4. MECHANISMS OF MUSCLE WASTING
There are several pathways that contribute to myocyte necrosis in DMD. One major pathway is sarcolemmal weakening. Repeated cycles of contraction generate force and stress on the sarcolemma which is mitigated by the DGC in healthy myocytes. In DMD, the more heavily worked muscles (e.g., diaphragm or heart) are affected earlier, which is why individuals with DMD typically die from respiratory and/or cardiac failure (Duan et al., 2021). Dystrophin also functions to anchor neuronal nitric oxide synthase (nNOS) to the sarcolemma as part of the DGC (Sander et al., 2000). nNOS elicits localised vasodilatation via the release of nitric oxide into the vasculature, blunting sympathetically induced vasoconstriction, allowing for adequate perfusion to exercising muscle beds (Sander et al., 2000). In DMD, nNOS is delocalised to the cytosol, resulting in impaired microcirculation and functional ischaemia (Sander et al., 2000).
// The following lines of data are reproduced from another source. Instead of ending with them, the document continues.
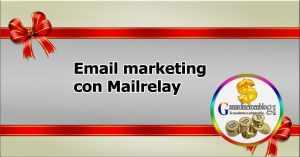 Email marketing con Mailrelay una opción de lo más interesante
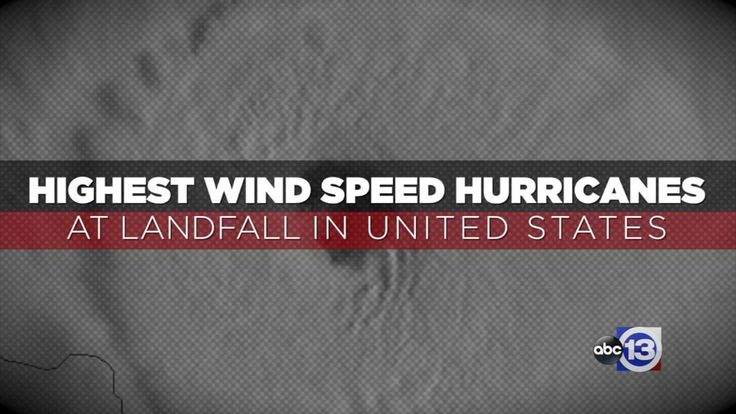 Hurricane Camille had the highest wind speed at landfall at an estimated 190 miles per hour when it struck the Mississippi coast as a category 5 storm in 1969.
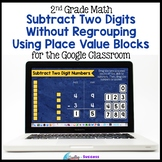 2 Digit Subtraction without Regrouping Using Place Value for the GoogleClassroom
Free‐radical damage is also considerably higher within DMD models when compared to normal. In DMD, the microtubule lattice is denser and disorganised, increasing the amounts of stretching and activation of NADPH oxidase 2 (NOX2), producing elevated levels of ROS (Khairallah et al., 2012). Free‐radical levels are also elevated via infiltration of inflammatory cells and dysfunctional mitochondria (Duan et al., 2021). Moreover, levels of glutathione, a vital protective antioxidant, are greatly reduced in DMD, reducing the capacity of muscle to cope with the rising levels of oxidative stress (Duan et al., 2021). Additionally, delocalisation of nNOS into the cytosol results in elevated RNS, which has further deleterious downstream effects (Li et al., 2011).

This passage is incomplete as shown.